Sticky Fingaz: Decade

News   2024-11-19 15:57:54

Onyx screamed its way into hip-hop history, only to fall by the wayside once its intensity and mosh-pit-friendly anger lost their novelty. Group sparkplug Sticky Fingaz segued into acting and appeared on Eminem's The Marshall Mathers LP before unleashing his solo debut, 2001's Black Trash: The Autobiography Of Kirk Jones, a wild, demented blaxploitation movie of a concept album that ranks as one of rap's best-kept secrets. In spite of rave reviews, production by DJ Scratch and Rockwilder, and guest appearances by Eminem, Redman, and Rah Digga, the album was ignored by a hip-hop world that only vaguely remembered Fingaz as that yelling guy from the early '90s. Universal dropped him following that commercial failure, so he signed with D3, the independent label best known for releasing widely derided albums from an incarcerated Ol' Dirty Bastard and a self-destructing Canibus. Fingaz reconnected with Onyx for last year's Bacdafucup Part II, a so-so would-be-comeback album whose title and first single ("Slam Harder") testified to just how desperately the group wanted to return to its glory days.

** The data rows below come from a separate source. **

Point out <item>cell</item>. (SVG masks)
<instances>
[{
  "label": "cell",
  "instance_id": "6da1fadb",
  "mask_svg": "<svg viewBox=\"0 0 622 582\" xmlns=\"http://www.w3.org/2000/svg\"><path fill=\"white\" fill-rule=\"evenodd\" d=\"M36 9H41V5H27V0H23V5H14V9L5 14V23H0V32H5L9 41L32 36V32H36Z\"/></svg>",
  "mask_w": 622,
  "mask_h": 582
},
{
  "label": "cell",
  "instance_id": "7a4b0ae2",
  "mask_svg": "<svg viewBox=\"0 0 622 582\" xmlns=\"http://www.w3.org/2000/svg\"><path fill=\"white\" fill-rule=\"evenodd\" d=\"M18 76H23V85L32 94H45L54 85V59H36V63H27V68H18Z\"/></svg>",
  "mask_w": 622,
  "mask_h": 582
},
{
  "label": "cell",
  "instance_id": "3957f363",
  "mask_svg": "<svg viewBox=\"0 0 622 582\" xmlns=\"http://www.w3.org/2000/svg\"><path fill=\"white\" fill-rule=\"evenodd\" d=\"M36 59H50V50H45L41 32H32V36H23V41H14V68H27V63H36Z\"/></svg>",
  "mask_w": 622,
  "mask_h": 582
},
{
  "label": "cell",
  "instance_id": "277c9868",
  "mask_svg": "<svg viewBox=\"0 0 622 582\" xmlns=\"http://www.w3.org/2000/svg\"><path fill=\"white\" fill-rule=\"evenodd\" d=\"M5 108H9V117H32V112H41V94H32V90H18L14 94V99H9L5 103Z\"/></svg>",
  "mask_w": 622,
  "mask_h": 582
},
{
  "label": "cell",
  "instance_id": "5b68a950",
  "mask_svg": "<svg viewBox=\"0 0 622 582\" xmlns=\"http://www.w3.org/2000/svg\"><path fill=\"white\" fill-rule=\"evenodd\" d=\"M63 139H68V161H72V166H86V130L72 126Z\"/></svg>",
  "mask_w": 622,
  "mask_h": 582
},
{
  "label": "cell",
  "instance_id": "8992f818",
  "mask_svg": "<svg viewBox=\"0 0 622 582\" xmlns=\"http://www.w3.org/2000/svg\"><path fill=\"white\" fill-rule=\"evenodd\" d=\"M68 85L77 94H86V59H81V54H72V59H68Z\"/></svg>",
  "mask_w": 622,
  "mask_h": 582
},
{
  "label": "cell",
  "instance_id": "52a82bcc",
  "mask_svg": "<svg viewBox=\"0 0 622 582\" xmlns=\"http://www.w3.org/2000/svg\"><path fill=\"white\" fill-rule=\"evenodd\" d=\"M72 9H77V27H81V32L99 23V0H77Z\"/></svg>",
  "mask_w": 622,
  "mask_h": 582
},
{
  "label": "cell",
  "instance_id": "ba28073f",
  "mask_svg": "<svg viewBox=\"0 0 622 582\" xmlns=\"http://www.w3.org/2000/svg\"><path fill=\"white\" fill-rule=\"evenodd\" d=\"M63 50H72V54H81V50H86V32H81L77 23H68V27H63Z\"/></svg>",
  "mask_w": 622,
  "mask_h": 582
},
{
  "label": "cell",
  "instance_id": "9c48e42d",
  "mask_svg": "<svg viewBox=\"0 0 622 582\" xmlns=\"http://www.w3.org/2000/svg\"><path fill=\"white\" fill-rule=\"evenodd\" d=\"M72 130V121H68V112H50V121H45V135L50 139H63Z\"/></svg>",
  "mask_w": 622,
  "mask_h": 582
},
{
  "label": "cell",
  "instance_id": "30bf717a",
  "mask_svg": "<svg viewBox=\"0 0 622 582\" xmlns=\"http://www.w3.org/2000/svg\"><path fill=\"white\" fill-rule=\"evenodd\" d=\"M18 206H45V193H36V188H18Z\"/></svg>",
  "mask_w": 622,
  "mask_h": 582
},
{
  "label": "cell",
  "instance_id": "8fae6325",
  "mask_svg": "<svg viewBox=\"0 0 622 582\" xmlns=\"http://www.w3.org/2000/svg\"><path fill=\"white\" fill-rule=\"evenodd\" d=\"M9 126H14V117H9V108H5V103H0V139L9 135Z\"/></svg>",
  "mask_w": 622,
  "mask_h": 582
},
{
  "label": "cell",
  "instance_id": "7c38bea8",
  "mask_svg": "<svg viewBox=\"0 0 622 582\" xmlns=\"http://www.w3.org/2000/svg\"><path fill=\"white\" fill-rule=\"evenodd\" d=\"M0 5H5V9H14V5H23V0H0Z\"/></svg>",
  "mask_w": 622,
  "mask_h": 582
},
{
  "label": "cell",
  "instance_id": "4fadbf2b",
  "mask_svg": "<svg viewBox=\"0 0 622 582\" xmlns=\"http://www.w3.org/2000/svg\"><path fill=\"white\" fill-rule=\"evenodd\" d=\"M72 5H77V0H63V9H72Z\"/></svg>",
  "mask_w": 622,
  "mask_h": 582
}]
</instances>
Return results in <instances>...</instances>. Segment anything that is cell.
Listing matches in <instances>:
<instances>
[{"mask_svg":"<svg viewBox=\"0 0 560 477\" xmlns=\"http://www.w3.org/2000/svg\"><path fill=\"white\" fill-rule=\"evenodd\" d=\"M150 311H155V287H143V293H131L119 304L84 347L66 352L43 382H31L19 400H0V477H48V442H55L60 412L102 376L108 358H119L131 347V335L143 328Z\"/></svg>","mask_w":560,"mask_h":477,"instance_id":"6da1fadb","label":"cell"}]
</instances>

A similar air of desperation hangs heavy over his second solo album, Decade, which eschews its predecessor's superstar guests, conceptual ambitions, and manic energy while introducing a more subdued Fingaz and a few desperate stabs at radio play. On Kirk Jones, the rapper maintained his trademark intensity while exploring a diverse range of subject matter. But he seems to work through most of his anger on Decade's intro, and after that, he sounds like somebody slipped him a handful of Valium just before he laid down his vocals. That and a lack of big-name guests wouldn't be such a problem if the album retained the black humor and frenzied charisma that made Fingaz's debut so compelling. Unfortunately, he seems to have left his sense of humor and personal magnetism back at Universal. Without the visceral wallop of Onyx's early work or the conceptual strength of Kirk Jones, Decade feels depressingly generic, the work of just another raspy-voiced hoodlum pontificating on the streets, the game, and other subjects beloved by the originality-impaired.